-- Supplied data follows --
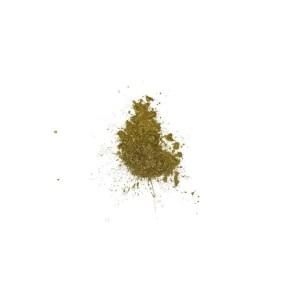 Lemon Gold Metallic Pigment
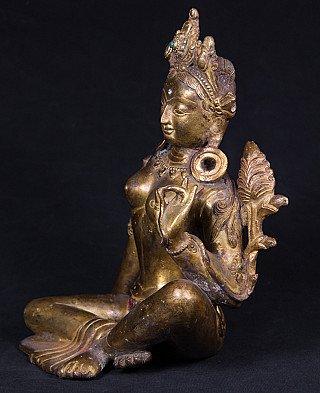 Antique Nepali Tara statue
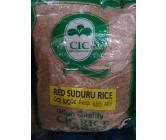 Cic Red Suduru Samba 5kg
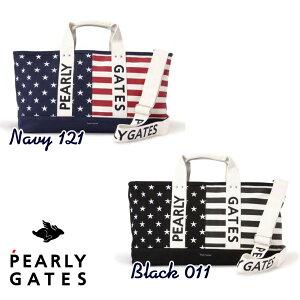 【NEW】PEARLY GATES パーリーゲイツStars and stripes! 星条旗モチーフBIGトートバッグ ショルダー付きボストンバッグ 053-0281001/20D【USAGARA】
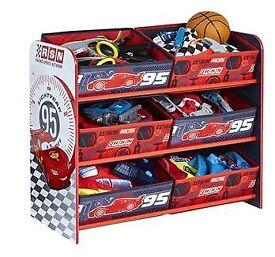 Disney Cars storage unit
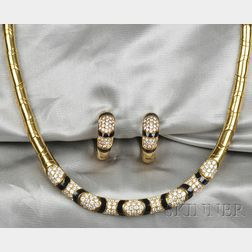 18kt Gold, Onyx, and Diamond Necklace and Earclips, retailed by Dorfman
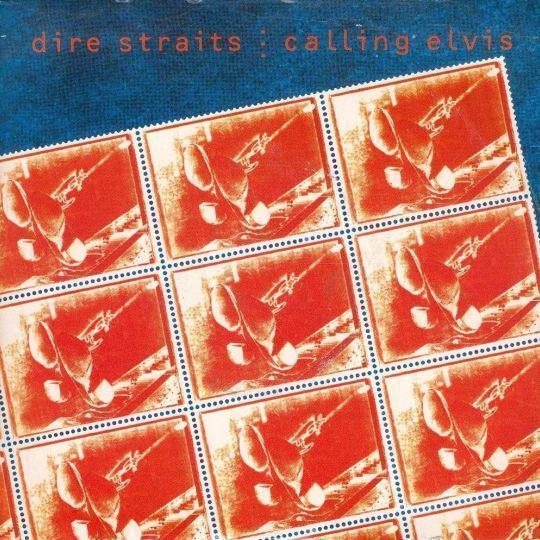 Coverafbeelding Calling Elvis - Dire Straits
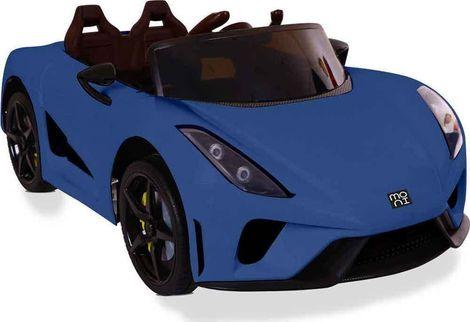 Ηλεκτροκίνητο Αυτοκίνητο 12V Famous Blue Cabrio Cangaroo
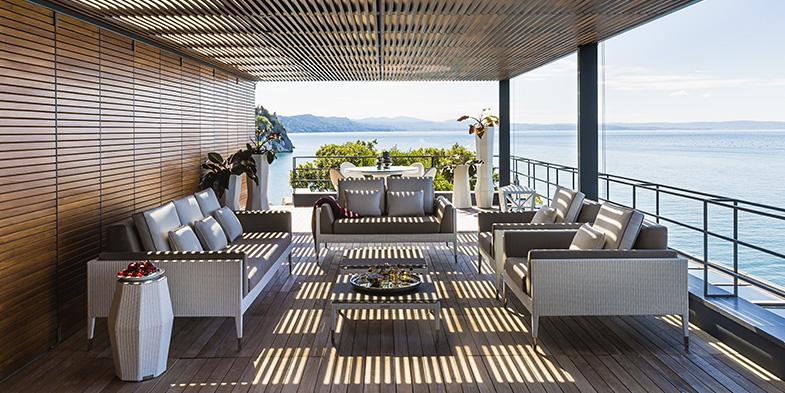 arredare la casa al mare con mobili da esterno
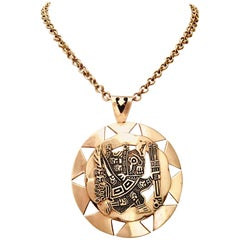 VIntage Sterling 925 Aztec Sun God Medallion Pendant Necklace- Signed Peru MML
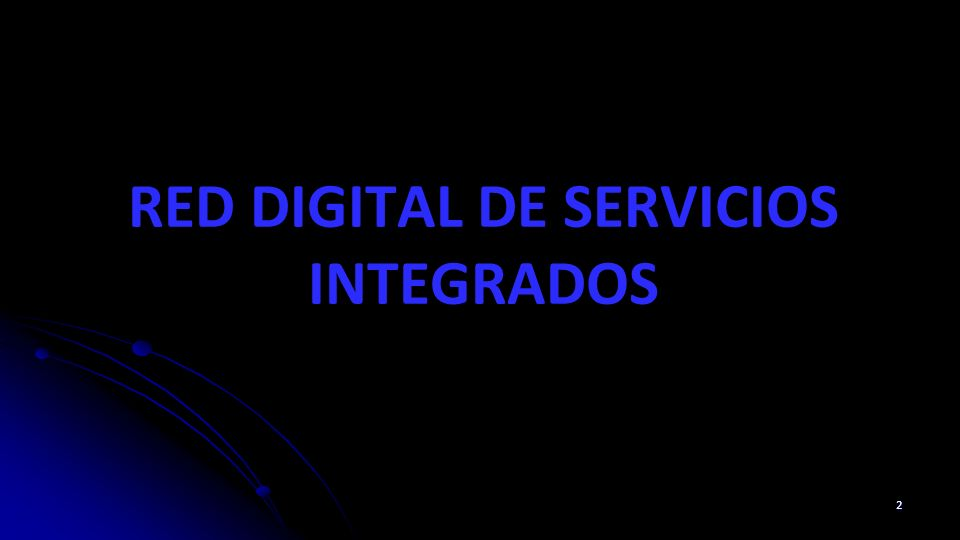 RED DIGITAL DE SERVICIOS INTEGRADOS 2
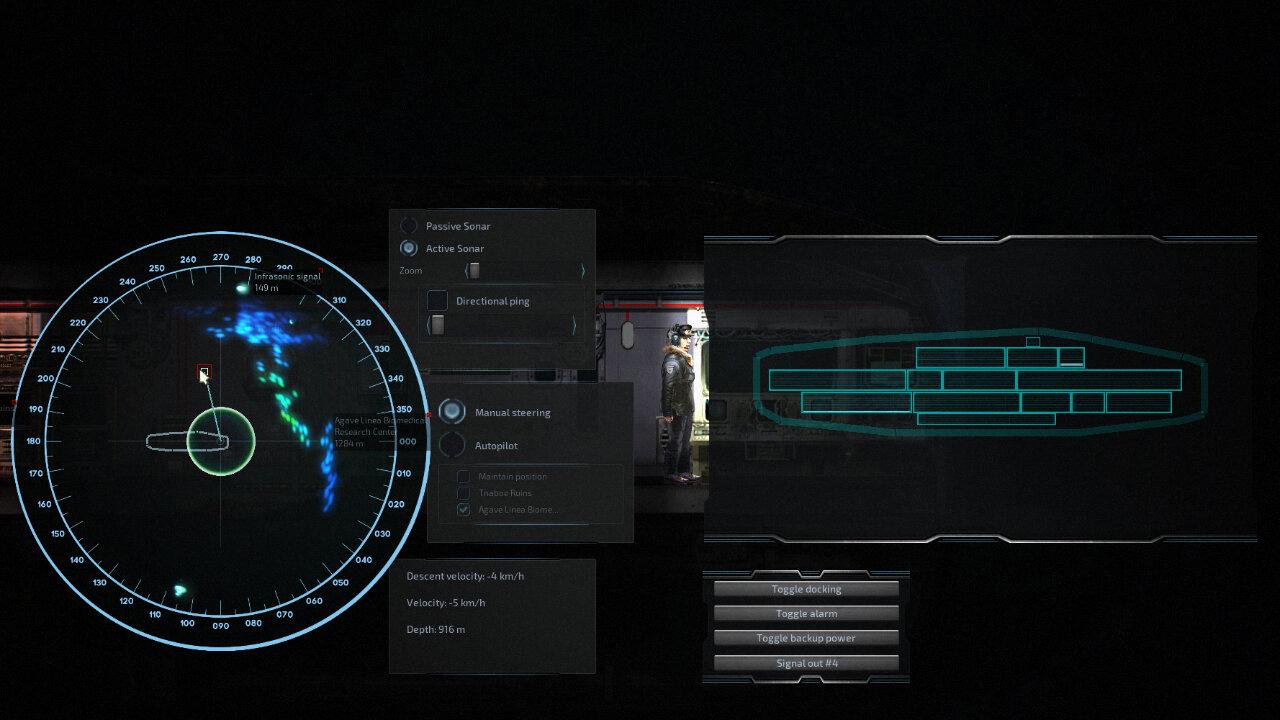 Screenshot aus Barotrauma
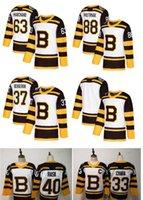 nhl boston toptan satış-2019 Kış Klasik NHL Boston Bruins Jersey David Pastrnak Patrice Brad Marchand Zdeno Chara Tuukka Törpü Boş Beyaz Dikişli Hokey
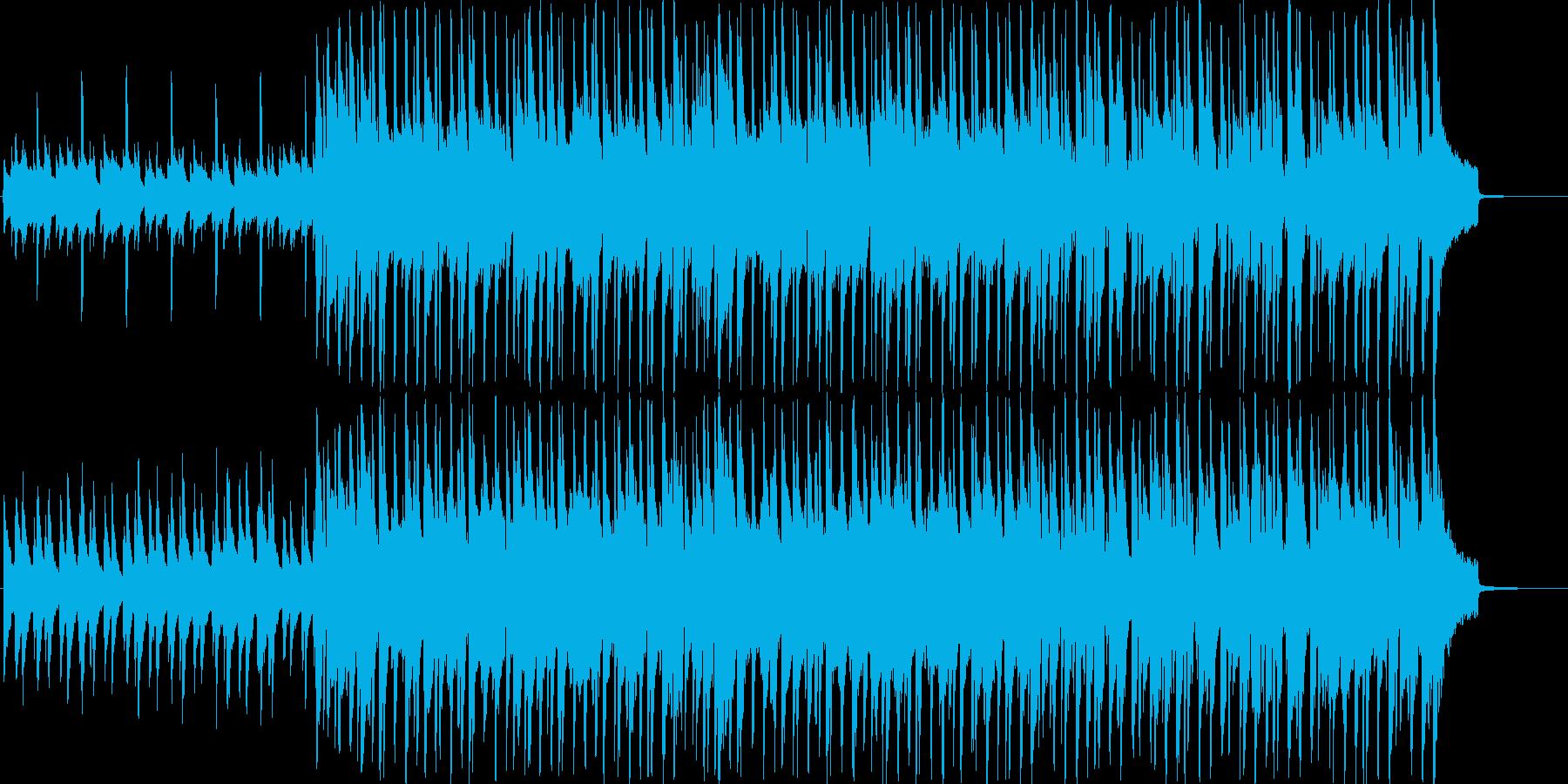 流行のコンセプトムービーBGMサウンド①の再生済みの波形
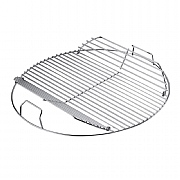 Weber Hinged Cooking Grate 57cm
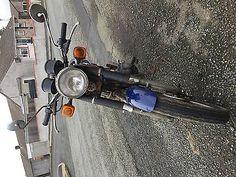 eBay: Classic Honda CD 125 Benly Barn find #motorcycles #biker ukdeals.rssdata.net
-- Supplied data concluded --
#### What to work on
Keep every word of the records above exactly, and return them with no pictures.

#### Solution for this task
 Lemon Gold Metallic Pigment
 Antique Nepali Tara statue
 Cic Red Suduru Samba 5kg
 【NEW】PEARLY GATES パーリーゲイツStars and stripes! 星条旗モチーフBIGトートバッグ ショルダー付きボストンバッグ 053-0281001/20D【USAGARA】
 Disney Cars storage unit
 18kt Gold, Onyx, and Diamond Necklace and Earclips, retailed by Dorfman
 Coverafbeelding Calling Elvis - Dire Straits
 Ηλεκτροκίνητο Αυτοκίνητο 12V Famous Blue Cabrio Cangaroo
 arredare la casa al mare con mobili da esterno
 VIntage Sterling 925 Aztec Sun God Medallion Pendant Necklace- Signed Peru MML
 RED DIGITAL DE SERVICIOS INTEGRADOS 2
 Screenshot aus Barotrauma
 nhl boston toptan satış-2019 Kış Klasik NHL Boston Bruins Jersey David Pastrnak Patrice Brad Marchand Zdeno Chara Tuukka Törpü Boş Beyaz Dikişli Hokey
 流行のコンセプトムービーBGMサウンド①の再生済みの波形
 Weber Hinged Cooking Grate 57cm
 eBay: Classic Honda CD 125 Benly Barn find #motorcycles #biker ukdeals.rssdata.net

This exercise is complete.